-- begin STORED DATA --
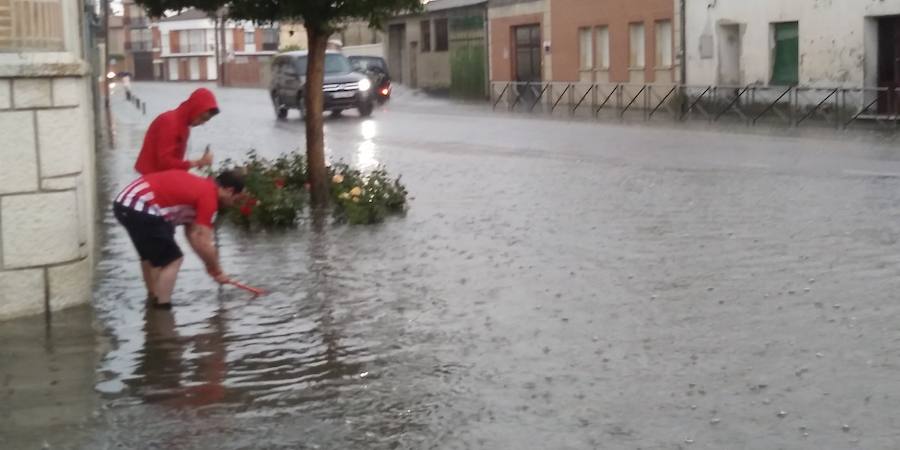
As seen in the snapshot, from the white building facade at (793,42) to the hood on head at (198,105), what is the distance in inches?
906

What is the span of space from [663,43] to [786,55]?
6.32 metres

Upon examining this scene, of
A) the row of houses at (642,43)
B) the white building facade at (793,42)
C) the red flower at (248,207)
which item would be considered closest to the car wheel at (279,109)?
the row of houses at (642,43)

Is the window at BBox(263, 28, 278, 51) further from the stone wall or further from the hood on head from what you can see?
the stone wall

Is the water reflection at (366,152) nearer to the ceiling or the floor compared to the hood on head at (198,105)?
nearer to the floor

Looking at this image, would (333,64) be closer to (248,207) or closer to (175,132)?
(248,207)

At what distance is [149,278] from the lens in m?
10.0

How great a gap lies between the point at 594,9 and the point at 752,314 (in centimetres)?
3569

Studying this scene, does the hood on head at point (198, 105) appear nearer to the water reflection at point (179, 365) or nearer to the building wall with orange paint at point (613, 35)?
the water reflection at point (179, 365)

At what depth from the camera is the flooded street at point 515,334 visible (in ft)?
Answer: 21.8

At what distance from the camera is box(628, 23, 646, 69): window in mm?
41406

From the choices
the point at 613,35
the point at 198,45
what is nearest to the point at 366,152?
the point at 613,35

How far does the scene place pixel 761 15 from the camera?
34875 mm

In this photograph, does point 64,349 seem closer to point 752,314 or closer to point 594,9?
point 752,314

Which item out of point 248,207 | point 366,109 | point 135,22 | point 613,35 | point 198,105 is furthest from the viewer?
point 135,22
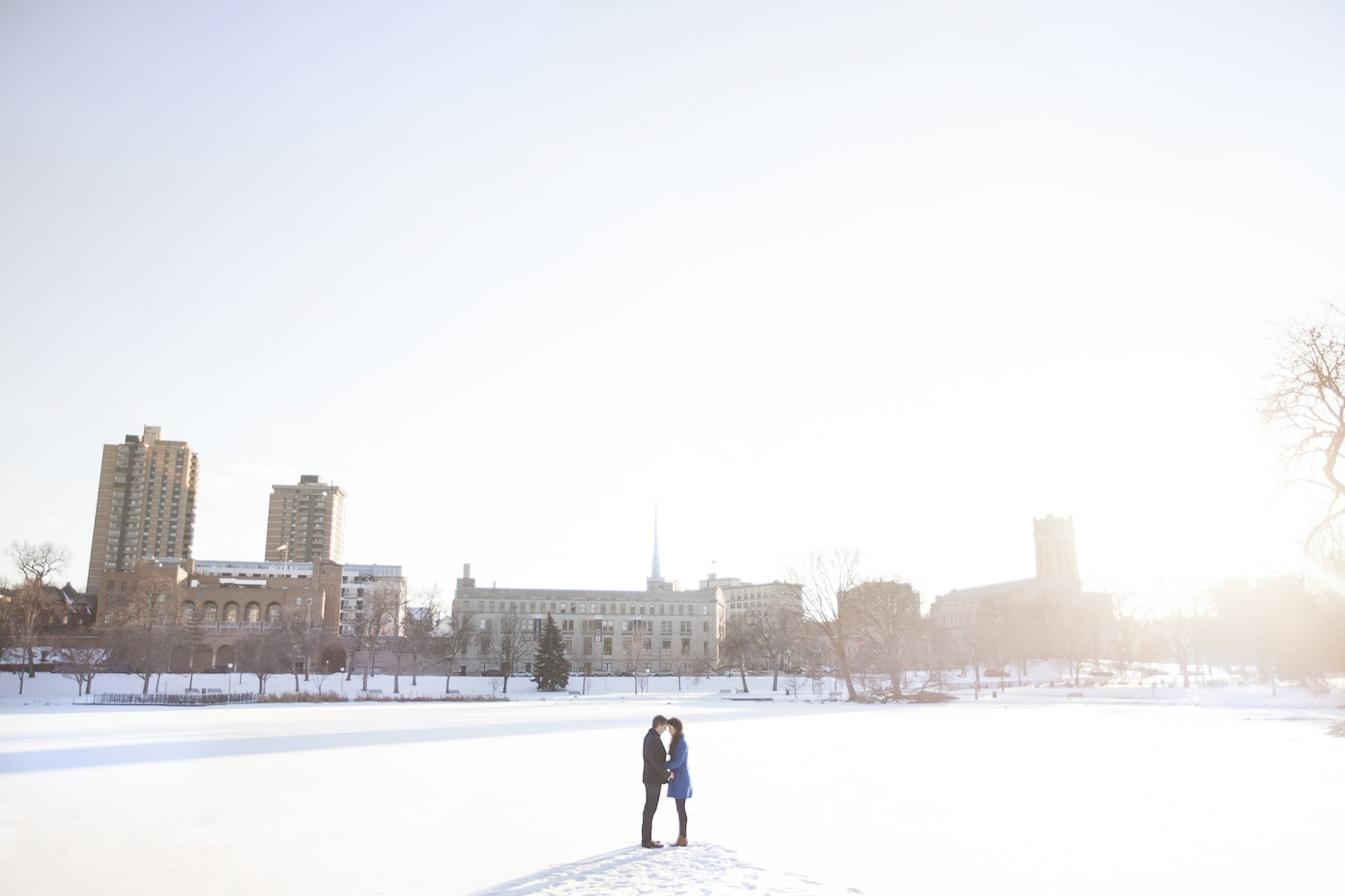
-- end STORED DATA --
AIM OF THE TASK
Copy out every row above word for word, leaving out the pictures.

RESULT OF THE TASK
As seen in the snapshot, from the white building facade at (793,42) to the hood on head at (198,105), what is the distance in inches?
906

What is the span of space from [663,43] to [786,55]?
6.32 metres

Upon examining this scene, of
A) the row of houses at (642,43)
B) the white building facade at (793,42)
C) the red flower at (248,207)
which item would be considered closest to the car wheel at (279,109)?
the row of houses at (642,43)

Is the window at BBox(263, 28, 278, 51) further from the stone wall or further from the hood on head from what you can see?
the stone wall

Is the water reflection at (366,152) nearer to the ceiling or the floor compared to the hood on head at (198,105)?
nearer to the floor

Looking at this image, would (333,64) be closer to (248,207) or closer to (175,132)?
(248,207)

At what distance is [149,278] from the lens in m?
10.0

How great a gap lies between the point at 594,9 and the point at 752,314 (in centimetres)?
3569

Studying this scene, does the hood on head at point (198, 105) appear nearer to the water reflection at point (179, 365) or nearer to the building wall with orange paint at point (613, 35)?
the water reflection at point (179, 365)

At what depth from the camera is the flooded street at point 515,334 visible (in ft)?
Answer: 21.8

At what distance from the camera is box(628, 23, 646, 69): window in mm?
41406

From the choices
the point at 613,35
the point at 198,45
what is nearest to the point at 366,152?
the point at 613,35

How far does the scene place pixel 761 15 from the camera?
34875 mm

In this photograph, does point 64,349 seem closer to point 752,314 or closer to point 594,9?
point 752,314

Which item out of point 248,207 | point 366,109 | point 135,22 | point 613,35 | point 198,105 is furthest from the viewer?
point 135,22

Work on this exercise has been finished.